## Problem statement
Copy the records below without altering a single word.

## Records supplied

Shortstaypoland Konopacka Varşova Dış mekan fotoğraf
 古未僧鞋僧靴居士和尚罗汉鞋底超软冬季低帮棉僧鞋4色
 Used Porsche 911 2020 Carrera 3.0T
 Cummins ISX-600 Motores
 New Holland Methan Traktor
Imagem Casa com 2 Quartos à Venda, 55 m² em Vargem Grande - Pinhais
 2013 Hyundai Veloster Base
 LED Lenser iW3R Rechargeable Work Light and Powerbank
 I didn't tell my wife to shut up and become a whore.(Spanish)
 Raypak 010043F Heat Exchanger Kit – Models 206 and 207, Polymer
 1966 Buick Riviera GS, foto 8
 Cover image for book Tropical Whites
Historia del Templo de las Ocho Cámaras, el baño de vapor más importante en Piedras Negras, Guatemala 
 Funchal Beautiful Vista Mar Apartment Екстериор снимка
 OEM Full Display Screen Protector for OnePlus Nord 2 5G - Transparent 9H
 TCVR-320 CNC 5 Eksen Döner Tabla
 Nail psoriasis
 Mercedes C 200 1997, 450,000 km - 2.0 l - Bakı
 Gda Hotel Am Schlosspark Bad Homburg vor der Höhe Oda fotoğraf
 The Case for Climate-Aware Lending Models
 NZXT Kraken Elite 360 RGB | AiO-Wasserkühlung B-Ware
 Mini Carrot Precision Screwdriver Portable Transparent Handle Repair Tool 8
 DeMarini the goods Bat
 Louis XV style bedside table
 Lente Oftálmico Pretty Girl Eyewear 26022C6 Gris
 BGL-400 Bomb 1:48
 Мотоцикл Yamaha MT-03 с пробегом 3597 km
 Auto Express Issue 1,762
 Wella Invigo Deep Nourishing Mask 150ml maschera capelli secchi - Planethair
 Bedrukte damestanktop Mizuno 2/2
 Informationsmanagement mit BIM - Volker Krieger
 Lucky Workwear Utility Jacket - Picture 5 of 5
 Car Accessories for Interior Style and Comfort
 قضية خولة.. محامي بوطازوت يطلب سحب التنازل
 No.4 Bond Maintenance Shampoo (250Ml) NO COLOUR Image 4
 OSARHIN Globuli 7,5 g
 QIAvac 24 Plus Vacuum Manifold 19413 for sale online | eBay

## Answer box
Shortstaypoland Konopacka Varşova Dış mekan fotoğraf
 古未僧鞋僧靴居士和尚罗汉鞋底超软冬季低帮棉僧鞋4色
 Used Porsche 911 2020 Carrera 3.0T
 Cummins ISX-600 Motores
 New Holland Methan Traktor
Imagem Casa com 2 Quartos à Venda, 55 m² em Vargem Grande - Pinhais
 2013 Hyundai Veloster Base
 LED Lenser iW3R Rechargeable Work Light and Powerbank
 I didn't tell my wife to shut up and become a whore.(Spanish)
 Raypak 010043F Heat Exchanger Kit – Models 206 and 207, Polymer
 1966 Buick Riviera GS, foto 8
 Cover image for book Tropical Whites
Historia del Templo de las Ocho Cámaras, el baño de vapor más importante en Piedras Negras, Guatemala 
 Funchal Beautiful Vista Mar Apartment Екстериор снимка
 OEM Full Display Screen Protector for OnePlus Nord 2 5G - Transparent 9H
 TCVR-320 CNC 5 Eksen Döner Tabla
 Nail psoriasis
 Mercedes C 200 1997, 450,000 km - 2.0 l - Bakı
 Gda Hotel Am Schlosspark Bad Homburg vor der Höhe Oda fotoğraf
 The Case for Climate-Aware Lending Models
 NZXT Kraken Elite 360 RGB | AiO-Wasserkühlung B-Ware
 Mini Carrot Precision Screwdriver Portable Transparent Handle Repair Tool 8
 DeMarini the goods Bat
 Louis XV style bedside table
 Lente Oftálmico Pretty Girl Eyewear 26022C6 Gris
 BGL-400 Bomb 1:48
 Мотоцикл Yamaha MT-03 с пробегом 3597 km
 Auto Express Issue 1,762
 Wella Invigo Deep Nourishing Mask 150ml maschera capelli secchi - Planethair
 Bedrukte damestanktop Mizuno 2/2
 Informationsmanagement mit BIM - Volker Krieger
 Lucky Workwear Utility Jacket - Picture 5 of 5
 Car Accessories for Interior Style and Comfort
 قضية خولة.. محامي بوطازوت يطلب سحب التنازل
 No.4 Bond Maintenance Shampoo (250Ml) NO COLOUR Image 4
 OSARHIN Globuli 7,5 g
 QIAvac 24 Plus Vacuum Manifold 19413 for sale online | eBay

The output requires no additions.